Pew: Media coverage of Trump through first 60 days vastly more negative than last three presidents
A fine companion piece to the factoid Bob Schieffer dropped yesterday on “Face the Nation,” that one out of every five reporters in the U.S. now lives in either New York, Washington, or Los Angeles. In 2004, claims Schieffer, it was one out of every eight reporters. The bubble’s getting thicker.
Pew took a look at major media sources, both mainstream and those on the left and right, to gauge the tone of the coverage through Trump’s first 60 days in office. Was it more or less in line with what Clinton, Dubya, and Obama had received or was it far more negative, as Trump’s fans are forever insisting?
Verdict: Oh yeah. Way, waaaaay more negative.

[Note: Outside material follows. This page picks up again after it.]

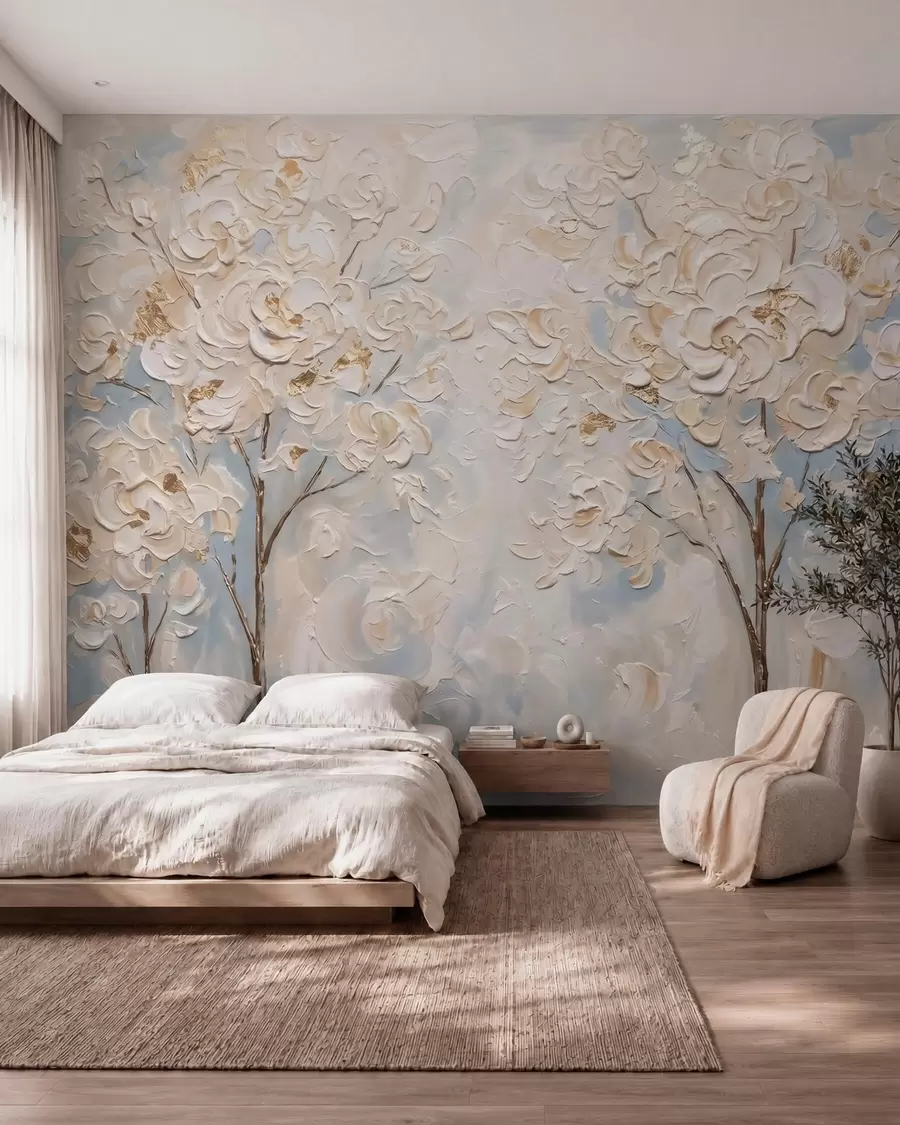 Fototapeedid Õitsemine pärlitoonides w10039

Bigly.
Even Bill Clinton, whose first year was famously rocky, did no worse than 28 percent negativity during his first 60 days. Trump? Sixty-two percent. Just five percent of the coverage was positive. And it’s not a case of overwhelmingly negative coverage on one subject drowning out some moderately positive coverage on other matters. It was resoundingly negative across the board:
The obvious counterpoint is that Trump’s first 60 days had an unusual amount of bad news in them so of course the coverage would be negative to match. He rolled out the travel ban in late January without much of a heads up to John Kelly or James Mattis; he watched the House GOP introduce a fantastically unpopular health-care bill and fail to pass it; his national security advisor resigned over discussions he’d had with the Russian ambassador about sanctions; and Trump himself did what Trump tends to do, popping off on Twitter about Obama wiretapping his phones, assuring congressional leaders that he actually won the popular vote, and so on.

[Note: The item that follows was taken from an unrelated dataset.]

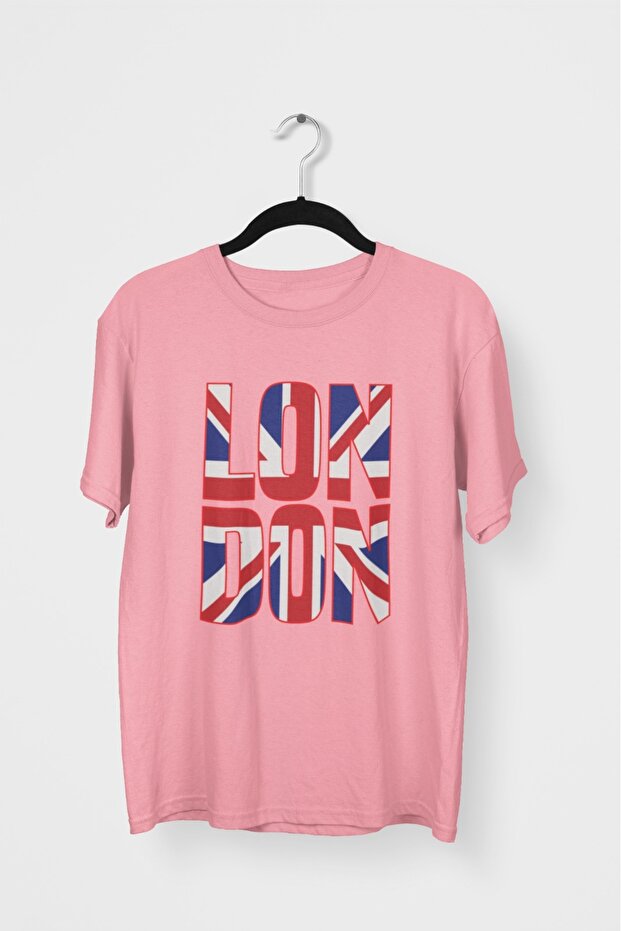 Men/Women -London- Transfer Printed Round Neck Short Sleeve T-Shirt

Still, the first 60 days were also when Trump delivered his well-received address to Congress, and it was a period in which various well-regarded cabinet members were nominated and/or confirmed. He nominated the eminently qualified and amiable Neil Gorsuch to the Supreme Court just 10 days into his term. Still: 5/62 on the coverage. Even allowing for the fact that there’s more overtly partisan media now than there was when Obama took office, let alone Bush or Clinton, some of the media outlets and programs tracked by Pew for this survey include *overwhelmingly* pro-Trump entities like Breitbart, Sean Hannity, Rush Limbaugh, and Tucker Carlson. Exclude them from the data and what’s the split on positive and negative coverage overall? 1/62? 0/62?
Also, if most of the negative coverage stemmed from reactions to Trump policy failures, like health care and the botched implementation of the travel ban, how to explain this?

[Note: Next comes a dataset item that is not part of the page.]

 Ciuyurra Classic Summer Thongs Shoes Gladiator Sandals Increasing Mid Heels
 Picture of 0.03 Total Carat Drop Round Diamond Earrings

With Clinton, the focus was on policy. With Bush, policy. With Obama, an even split — perhaps to be expected given his historic role as the first black president and how Americans would react to that. With Trump? It’s about leadership and character by a more than two-to-one ratio, not immigration or health care.
Again, the obvious counterpoint is that leadership and character are a perpetual elephant in the room with Trump and therefore the coverage should logically track that. When you elect a guy whose deep thoughts about “p***y-grabbing” were preserved forever on the “Access Hollywood” tape, who’s known for Twitter-farting whatever grievance happens to be bugging him at any given moment, who seems invested to a degree unusual even for politicians in his own image and perceptions of his “strength,” you’re going to end up with more stories about the presidential persona than you would if, say, Ted Cruz were president. Even so, Trump was dealing with Big Stuff early on after being sworn in — overturning ObamaCare, filling a SCOTUS vacancy, and feeling his way towards a nationalist foreign policy that had the potential to break with decades of American fo-po consensus. Notwithstanding his essential Trumpiness, 69/31 seems out of whack. Go figure.